OK, I should clarify what was actually happening in the game at this point. I'm sorry you're having to jump at shadows on account of not having been there and relying on my incomplete description.

It wasn't a huge, massive battle with whole armies arrayed against one another. It was a small, struggling outpost in the jungle raided by a modest war-band of tribal fighters. SO while I never nailed down exact numbers, the forces were measured in terms of "a band of raiders," or "a handful of Zaru, or "a squad of soldiers."

I broke the action into chunks in terms of location around the camp, with separate contests all around as we jumped from location to location. Wind, Duval and Griskin were in the makeshift manor house on the southeast side contending with guards in there, Thag and the Chieftan battled in the center of the camp, and Long-Whiskers was in the northern quarter seeing to the Zaru's safety. WHen a motley force of Zaru rose up, they rushed to the center of camp where the Ammenites had the Chieftan surrounded, and a small part of the Ammenite force broke off to put them down. So for that engagement we were talking about total combatants that you could probably count on your fingers. A sningle Ratkin could definitely (especially TSoY) do some good.

You're damn right I didn't like the choice she made. Yes, it was hers to make. I still have the right to judge it, which is what this discussion is about. There's a fairly narrow set of parameters, I think, for when a choice of "I do nothing" will be satisfying to me. There were certainly a lot of options she could have gone for that didn't consist of "nothing." She didn't even boost the Zaru with "Zu."

It seems (though I can't speak for Petrea) that she wasn't impressed with the drastic immediacy and sheer crisis of the situation. This wasn't "a bunch of people are fighting, including these people fighting those people." This was "the pacifist slave laborers armed only with artisan tools are desperate enough to attack trained soldiers."

The reason I didn't just have people start dying was. . .well, I felt like I needed to roll for it. I had a Contest between the two NPC groups (Scrapping Untrained (0) vs. Spear-fighting Competent (1) plus bonus die for better weapons), which both groups failed. In hindsight (again with the hindsight!) I could and maybe should have just said what was happening and only brought in the dice when a player took action. I definitely could have introduced the strife I wanted that way, and I think that's an interpretation within the scope of the rules. Just like in Heroquest--which makes it ironic that later that day I reviewed Mike Holmes' HQ Heresies in preparation of the next day's game, too late to save TSoY. I just got stuck in that old habitual thinking, like the mechanics "model" the world or whatever, and if something of questionable outcome is happening, you "gotta roll for it."
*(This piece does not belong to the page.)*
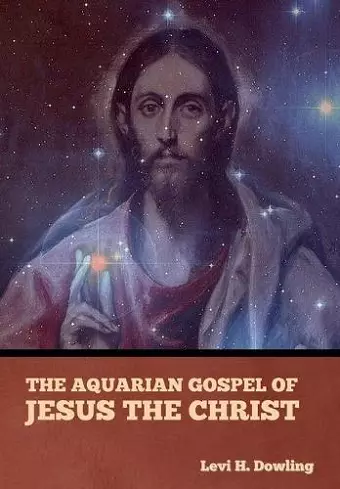 The Aquarian Gospel of Jesus the Christ cover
Quote from: Christopher Kubasik on April 07, 2008, 06:42:47 PM

If you describe the battle about to be lost and then offer up some prize that can save the day, my guess is she would have jumped at it.  If you say there's a wizard wiping them all out, and she's seeing the Zar fall, and if that wizard falls the Zar have a chance, there would have been a narrative focus that would have given her direction in her action.  Now she's got pressure -- can I get to that wizard before the Zar are killed.  And what will I do to make that happen.

Was there anything like that?  Or was it two armies fighting. Because if you had removed the plot shenanigans from The Lord of the Rings and dumped Frodo into a big battle between Gandalf and Morder -- sure Frodo would have participated in the War of the Ring... but he would have lasted two pages and it wouldn't have been much of a story.

Honestly the reason there was no One Ring or Holy Grail or whatever was. . .I didn't think to put it in, for no good reason. I was so focused on setting up the network of conflicting people 9good in itself), that I didn't think to have anything wondrous or powerful in the fiction. . .or anything pivotal or sought-after at all. I guess in trying to avoid the traditional "quest for the McGuffin!" trope I over-compensated. Even though there was plenty of awesome stuff lying around to pick up and run with. I came to the game really jazzed about the sheer cool of stuff like Zu words and Moon Metal. . .but without the faintest idea how to bring them interestingly into play. So that sie of things kinda fizzled. Blegh.

So there you go; I'm not sure if that clears up your puzzlement, but i know your posts have been enlightening for me. We probably don't need to harp much on these issues (I've already written about the problems and hangups of the game at a length that sort of distorts their magnitude in my memory), but I'll be interested to see what you make of my conclusions and discuss any directions that folks want to take from here.

peace,
-Joel

Christopher Kubasik:
Hi Joel,

I want to move on... I really do.  But it's stuck in my craw.  And now I'm being an obsessive ass.  But I can't help it....

The Player did not say she was doing nothing.  She said she was waiting to help the slaves if they got hurt. That is a choice.  She might have been passive in her body language, she might have spoken softly.  I don't know.  But I do know is that she made a choice for her character that was active.

The ability to see that as active and to go "Ah! I'm close!" is vital to spotting the cues and clues the player is giving.

Now that you're past the "rules mimic reality/roll dice to determine every effect" issue, you can have NPCs drop like flies in such circumstances.  My guess is (we'll never know) the PC would have taken the next small step of healing the slaves... and as the crisis grew she might have done more.

But the key would be to follow her choice instead of saying, "Can't she see how cool this is?" 

This kind of play requires a good deal of back and forth.  The Player tosses the ball to the GM, the GM tosses it back.  And you catch the toss you're given.

Not all tosses will be genius, and certainly not all tosses will be what anyone at the table expected. 

You might thing I'm trying to discuss parallel time streams that never happened, which isn't my point.

I'm layering on the words in an attempt to make you see there are opportunities in choices that we might not see yet as GMs, and part of our job, beat by beat, is to take that catch from the player and see where our next toss leads. 

The fact that you're saying she chose to do nothing makes no sense to me.  She said she wanted to heal the slaves if they suffered -- and they never went down!  I now understand why they didn't. 

But the important point I'm trying to make for future circumstances is that she tossed the ball to you, and you didn't toss it back.

Christopher Kubasik:
And here are some game prep threads you might enjoy:

This is the four thread Sorcerer Prep Ron did with some folks online to show how he sets up a game:
http://www.indie-rpgs.com/forum/index.php?topic=753.0
http://www.indie-rpgs.com/forum/index.php?topic=770.0
http://www.indie-rpgs.com/forum/index.php?topic=828.0
http://www.indie-rpgs.com/forum/index.php?topic=876.0

And this is the prep I did for a Sorcerer & Sword convention game:
http://www.indie-rpgs.com/forum/index.php?topic=24800.0

I bring them up because both preps show what kinds of details a GM can add (in terms of objects and situation) that give specific fictional elements that the Players can grab onto and focus on to help move forward in the fiction -- both in character creation and during the course of play.

CK

Joel P. Shempert:
Quote from: Christopher Kubasik on April 09, 2008, 12:48:52 AM

And here are some game prep threads you might enjoy:

Thanks. I'd already hunted up the Art Deco threads and I'm on the third now. It's really inspiring, helpful reading. I'll read yours next.